Patients receive HDMTX IV over 24 hours and vincristine IV on days 1, 15, 29, and 43; mercaptopurine PO on days 1-56; and methotrexate IT on days 1 and 29. Beginning 42 hours after the start of HDMTX, patients also receive leucovorin calcium IV or PO once every 6 hours for 3 doses.
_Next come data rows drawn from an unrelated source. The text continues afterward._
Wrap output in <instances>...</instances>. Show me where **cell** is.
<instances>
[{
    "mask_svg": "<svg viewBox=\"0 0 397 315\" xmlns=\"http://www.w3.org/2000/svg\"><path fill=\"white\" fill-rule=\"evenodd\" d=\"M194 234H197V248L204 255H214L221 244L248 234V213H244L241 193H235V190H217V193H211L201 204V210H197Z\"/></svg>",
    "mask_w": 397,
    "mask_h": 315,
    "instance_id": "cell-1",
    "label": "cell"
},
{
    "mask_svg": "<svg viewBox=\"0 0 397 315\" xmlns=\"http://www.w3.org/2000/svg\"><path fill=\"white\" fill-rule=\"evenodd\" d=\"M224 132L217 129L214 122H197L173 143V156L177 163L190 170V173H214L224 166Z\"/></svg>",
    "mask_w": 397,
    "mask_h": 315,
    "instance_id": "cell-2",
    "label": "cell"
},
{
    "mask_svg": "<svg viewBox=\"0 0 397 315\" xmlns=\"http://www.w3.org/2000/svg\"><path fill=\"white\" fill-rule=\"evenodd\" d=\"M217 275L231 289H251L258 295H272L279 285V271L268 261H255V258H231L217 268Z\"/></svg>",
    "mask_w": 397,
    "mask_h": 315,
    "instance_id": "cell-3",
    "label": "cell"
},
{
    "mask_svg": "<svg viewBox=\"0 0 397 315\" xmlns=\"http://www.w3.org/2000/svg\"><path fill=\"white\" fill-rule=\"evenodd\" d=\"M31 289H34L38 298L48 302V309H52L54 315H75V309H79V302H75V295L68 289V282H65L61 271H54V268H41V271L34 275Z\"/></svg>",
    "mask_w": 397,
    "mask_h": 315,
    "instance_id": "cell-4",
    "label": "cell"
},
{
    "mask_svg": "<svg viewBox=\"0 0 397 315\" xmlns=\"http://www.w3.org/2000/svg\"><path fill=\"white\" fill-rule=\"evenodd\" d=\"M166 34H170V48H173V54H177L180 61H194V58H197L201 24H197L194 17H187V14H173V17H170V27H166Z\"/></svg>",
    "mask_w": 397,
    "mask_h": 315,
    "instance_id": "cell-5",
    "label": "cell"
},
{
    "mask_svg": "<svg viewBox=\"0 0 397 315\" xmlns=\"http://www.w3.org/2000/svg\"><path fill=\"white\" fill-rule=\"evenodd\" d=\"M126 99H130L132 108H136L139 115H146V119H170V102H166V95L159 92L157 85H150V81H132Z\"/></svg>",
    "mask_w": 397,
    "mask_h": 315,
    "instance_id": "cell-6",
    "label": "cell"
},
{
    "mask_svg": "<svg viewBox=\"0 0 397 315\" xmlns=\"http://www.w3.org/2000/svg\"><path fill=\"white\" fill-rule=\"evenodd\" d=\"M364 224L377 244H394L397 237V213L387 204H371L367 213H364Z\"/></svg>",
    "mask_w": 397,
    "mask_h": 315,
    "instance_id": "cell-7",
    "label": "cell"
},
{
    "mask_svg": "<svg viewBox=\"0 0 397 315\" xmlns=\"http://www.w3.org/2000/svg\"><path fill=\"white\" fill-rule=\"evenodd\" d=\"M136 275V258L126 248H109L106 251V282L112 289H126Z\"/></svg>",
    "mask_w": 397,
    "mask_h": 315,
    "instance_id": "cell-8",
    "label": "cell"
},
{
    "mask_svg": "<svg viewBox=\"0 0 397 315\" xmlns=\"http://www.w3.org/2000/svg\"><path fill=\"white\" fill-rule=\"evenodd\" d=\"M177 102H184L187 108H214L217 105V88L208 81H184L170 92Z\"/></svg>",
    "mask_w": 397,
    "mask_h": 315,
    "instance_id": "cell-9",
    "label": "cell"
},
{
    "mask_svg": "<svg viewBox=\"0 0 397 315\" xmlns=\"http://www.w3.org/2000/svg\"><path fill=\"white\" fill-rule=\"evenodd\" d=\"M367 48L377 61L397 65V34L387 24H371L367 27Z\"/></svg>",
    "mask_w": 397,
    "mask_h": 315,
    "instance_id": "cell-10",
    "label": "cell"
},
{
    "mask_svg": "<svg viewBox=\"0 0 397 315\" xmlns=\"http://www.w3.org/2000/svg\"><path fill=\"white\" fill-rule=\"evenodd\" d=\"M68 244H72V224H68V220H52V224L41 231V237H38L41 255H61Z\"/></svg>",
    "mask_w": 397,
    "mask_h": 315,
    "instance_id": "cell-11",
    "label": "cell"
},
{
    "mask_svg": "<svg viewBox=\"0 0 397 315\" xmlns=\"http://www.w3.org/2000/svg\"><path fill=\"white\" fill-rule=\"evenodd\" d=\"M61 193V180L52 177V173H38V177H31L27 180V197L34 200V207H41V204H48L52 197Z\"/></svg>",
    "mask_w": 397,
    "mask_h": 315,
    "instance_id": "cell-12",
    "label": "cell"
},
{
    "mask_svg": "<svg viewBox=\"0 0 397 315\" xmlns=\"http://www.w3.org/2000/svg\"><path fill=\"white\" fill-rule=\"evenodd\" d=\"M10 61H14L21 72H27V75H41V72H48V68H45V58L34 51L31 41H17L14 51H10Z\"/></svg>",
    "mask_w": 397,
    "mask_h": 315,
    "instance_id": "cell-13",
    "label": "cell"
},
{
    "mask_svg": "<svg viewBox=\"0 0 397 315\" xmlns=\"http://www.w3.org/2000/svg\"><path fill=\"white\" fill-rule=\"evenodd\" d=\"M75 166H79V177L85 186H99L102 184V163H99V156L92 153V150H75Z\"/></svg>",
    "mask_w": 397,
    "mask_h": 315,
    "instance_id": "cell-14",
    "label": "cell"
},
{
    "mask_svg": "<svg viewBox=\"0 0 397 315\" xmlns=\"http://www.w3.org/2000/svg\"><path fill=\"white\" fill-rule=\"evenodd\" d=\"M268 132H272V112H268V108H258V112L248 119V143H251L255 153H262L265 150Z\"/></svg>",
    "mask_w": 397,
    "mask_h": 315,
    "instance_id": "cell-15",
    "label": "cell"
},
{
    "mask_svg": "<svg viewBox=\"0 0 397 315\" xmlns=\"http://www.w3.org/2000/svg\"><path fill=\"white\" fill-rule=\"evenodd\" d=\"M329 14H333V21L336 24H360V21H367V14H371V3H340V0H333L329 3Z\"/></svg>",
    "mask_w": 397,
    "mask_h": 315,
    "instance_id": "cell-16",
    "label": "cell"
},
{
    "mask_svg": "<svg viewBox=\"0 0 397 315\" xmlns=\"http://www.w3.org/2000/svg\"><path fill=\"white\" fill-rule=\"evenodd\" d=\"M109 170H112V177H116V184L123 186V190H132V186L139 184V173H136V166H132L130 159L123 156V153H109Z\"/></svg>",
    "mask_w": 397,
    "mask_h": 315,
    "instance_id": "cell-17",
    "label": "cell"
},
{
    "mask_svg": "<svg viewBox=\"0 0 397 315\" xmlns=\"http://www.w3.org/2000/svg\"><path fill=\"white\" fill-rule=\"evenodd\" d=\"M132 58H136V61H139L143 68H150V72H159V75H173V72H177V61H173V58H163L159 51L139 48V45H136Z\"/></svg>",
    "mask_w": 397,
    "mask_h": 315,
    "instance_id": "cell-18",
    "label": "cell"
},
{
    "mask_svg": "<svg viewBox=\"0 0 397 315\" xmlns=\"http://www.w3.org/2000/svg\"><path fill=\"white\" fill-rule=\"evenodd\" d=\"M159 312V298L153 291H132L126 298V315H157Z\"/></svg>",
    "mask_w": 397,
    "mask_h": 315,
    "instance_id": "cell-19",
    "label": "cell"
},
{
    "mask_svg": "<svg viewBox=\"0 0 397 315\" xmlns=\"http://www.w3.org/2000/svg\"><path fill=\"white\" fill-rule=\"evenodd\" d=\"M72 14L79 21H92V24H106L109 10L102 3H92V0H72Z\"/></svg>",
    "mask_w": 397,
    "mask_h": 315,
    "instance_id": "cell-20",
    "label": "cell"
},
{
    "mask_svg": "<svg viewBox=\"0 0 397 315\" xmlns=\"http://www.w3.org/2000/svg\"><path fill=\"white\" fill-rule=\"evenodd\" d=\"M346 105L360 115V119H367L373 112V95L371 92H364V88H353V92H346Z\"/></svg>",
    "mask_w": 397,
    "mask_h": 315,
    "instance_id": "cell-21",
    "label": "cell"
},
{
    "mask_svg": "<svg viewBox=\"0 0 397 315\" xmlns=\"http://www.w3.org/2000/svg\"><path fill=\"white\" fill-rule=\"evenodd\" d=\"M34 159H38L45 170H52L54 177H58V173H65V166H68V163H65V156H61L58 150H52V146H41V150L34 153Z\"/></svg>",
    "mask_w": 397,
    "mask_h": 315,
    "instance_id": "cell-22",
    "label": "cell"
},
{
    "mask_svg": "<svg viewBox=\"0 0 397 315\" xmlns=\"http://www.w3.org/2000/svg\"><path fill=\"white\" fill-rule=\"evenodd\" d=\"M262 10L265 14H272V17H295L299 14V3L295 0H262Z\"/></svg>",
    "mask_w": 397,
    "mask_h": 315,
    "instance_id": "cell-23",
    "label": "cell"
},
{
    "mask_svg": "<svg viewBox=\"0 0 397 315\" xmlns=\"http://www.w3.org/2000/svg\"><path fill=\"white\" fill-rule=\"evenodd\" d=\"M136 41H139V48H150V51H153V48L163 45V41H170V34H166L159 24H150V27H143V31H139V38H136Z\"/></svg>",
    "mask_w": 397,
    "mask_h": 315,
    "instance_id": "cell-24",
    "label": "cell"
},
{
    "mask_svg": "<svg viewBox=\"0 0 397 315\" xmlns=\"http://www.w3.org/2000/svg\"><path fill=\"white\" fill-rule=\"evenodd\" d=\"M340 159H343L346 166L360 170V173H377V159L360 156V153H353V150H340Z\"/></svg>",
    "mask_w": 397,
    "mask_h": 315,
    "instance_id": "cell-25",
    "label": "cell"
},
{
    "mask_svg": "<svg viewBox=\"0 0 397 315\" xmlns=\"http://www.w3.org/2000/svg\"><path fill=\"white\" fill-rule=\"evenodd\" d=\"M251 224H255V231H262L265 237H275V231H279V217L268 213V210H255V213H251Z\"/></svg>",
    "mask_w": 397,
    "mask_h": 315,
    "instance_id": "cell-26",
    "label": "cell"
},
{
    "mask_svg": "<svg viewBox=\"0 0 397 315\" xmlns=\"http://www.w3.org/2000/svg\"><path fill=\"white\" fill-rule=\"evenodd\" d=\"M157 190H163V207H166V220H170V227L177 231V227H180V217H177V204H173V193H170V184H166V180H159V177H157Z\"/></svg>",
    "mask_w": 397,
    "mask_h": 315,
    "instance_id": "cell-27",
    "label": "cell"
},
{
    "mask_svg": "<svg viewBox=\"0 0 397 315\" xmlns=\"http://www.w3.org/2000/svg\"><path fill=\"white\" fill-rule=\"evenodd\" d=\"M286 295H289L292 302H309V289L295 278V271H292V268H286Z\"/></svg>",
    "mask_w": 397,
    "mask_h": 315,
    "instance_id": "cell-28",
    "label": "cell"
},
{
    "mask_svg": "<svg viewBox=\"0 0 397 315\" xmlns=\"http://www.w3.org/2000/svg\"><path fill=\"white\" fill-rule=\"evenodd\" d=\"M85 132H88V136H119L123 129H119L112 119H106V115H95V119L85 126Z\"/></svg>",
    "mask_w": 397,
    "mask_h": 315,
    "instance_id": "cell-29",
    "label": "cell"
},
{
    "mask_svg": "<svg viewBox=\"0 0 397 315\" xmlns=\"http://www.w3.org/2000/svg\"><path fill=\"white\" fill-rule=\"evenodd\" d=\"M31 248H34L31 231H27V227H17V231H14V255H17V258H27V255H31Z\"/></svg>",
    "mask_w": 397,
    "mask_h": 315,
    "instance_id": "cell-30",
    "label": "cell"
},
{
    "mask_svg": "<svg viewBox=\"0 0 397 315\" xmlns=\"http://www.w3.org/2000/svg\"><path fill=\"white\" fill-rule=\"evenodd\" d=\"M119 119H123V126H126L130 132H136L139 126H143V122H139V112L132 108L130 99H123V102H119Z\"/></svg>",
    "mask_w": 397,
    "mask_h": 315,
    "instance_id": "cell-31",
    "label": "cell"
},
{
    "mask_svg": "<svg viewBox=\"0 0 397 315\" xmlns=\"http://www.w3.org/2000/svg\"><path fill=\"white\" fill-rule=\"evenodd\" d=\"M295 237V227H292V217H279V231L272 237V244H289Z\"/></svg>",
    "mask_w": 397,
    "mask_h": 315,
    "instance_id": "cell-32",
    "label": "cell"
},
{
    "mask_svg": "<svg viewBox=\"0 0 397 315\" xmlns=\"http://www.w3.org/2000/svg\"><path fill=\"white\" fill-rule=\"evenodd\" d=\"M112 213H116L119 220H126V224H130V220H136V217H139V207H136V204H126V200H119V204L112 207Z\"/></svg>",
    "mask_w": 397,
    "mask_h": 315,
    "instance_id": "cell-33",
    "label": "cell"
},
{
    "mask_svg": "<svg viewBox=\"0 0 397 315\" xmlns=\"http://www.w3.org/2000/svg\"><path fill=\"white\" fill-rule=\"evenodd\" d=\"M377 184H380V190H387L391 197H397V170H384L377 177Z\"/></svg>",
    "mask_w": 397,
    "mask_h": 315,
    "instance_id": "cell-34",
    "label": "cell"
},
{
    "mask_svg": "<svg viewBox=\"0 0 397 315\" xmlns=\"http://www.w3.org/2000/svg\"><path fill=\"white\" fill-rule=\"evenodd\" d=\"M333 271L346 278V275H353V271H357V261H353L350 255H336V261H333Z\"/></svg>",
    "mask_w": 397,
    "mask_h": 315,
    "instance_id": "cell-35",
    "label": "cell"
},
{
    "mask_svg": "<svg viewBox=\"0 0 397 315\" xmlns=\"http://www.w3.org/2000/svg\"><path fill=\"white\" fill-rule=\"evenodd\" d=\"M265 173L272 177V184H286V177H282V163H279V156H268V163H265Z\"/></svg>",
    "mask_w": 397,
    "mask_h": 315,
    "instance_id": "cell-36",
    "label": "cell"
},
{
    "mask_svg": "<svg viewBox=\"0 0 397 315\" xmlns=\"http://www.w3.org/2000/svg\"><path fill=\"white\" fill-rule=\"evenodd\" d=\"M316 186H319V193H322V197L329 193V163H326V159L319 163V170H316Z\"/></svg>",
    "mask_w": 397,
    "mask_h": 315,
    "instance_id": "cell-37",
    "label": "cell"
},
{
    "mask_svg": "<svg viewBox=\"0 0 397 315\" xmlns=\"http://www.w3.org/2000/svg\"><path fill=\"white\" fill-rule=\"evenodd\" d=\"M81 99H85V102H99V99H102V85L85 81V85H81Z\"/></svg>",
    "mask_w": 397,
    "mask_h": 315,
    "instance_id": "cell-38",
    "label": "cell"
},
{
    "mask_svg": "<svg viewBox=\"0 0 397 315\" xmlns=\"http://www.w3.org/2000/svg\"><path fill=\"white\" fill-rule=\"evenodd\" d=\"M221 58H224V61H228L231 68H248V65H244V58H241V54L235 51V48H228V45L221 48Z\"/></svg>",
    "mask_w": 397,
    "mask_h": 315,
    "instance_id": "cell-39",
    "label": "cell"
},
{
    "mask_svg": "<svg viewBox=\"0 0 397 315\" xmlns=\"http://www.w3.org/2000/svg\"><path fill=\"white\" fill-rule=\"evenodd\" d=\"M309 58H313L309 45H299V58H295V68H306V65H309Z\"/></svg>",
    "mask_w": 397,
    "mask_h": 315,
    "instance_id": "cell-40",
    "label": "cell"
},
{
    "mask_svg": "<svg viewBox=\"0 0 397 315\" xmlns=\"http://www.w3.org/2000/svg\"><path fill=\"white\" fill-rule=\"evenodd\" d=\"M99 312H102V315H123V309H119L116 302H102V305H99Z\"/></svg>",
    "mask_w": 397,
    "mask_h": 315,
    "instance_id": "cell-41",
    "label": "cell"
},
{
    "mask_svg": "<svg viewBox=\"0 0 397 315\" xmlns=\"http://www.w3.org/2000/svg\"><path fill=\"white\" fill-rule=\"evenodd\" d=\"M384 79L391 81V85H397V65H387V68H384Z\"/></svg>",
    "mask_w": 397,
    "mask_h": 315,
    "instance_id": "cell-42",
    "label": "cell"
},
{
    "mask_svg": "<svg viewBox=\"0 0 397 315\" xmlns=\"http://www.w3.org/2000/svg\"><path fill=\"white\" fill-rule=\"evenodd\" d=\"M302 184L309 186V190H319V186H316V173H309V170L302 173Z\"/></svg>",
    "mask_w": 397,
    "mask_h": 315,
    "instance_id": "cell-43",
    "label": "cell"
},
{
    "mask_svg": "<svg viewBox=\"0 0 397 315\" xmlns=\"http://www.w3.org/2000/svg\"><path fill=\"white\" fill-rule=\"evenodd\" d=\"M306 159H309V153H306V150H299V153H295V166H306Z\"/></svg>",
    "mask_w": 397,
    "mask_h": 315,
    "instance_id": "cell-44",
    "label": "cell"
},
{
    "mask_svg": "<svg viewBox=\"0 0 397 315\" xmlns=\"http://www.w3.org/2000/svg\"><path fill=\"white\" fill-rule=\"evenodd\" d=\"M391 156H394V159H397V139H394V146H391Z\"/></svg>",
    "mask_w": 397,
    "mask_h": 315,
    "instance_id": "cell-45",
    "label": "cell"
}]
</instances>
Patients receive vincristine sulfate, prednisone, mercaptopurine, methotrexate PO, methotrexate IT, and nelarabine in Cycles 1, 2 and 3. Patients then receive treatment (without nelarabine) as follows: vincristine, prednisone, mercaptopurine, methotrexate PO, and methotrexate IT as in arm II. Treatment (without nelarabine) repeats every 84 days until the total duration of study treatment is 2 years from the start of interim maintenance therapy (approximately week 121) (for girls with T-ALL), and for those with T-LLY, and 3 years from the start of interim maintenance therapy (approximately week 173) (for boys with T-ALL).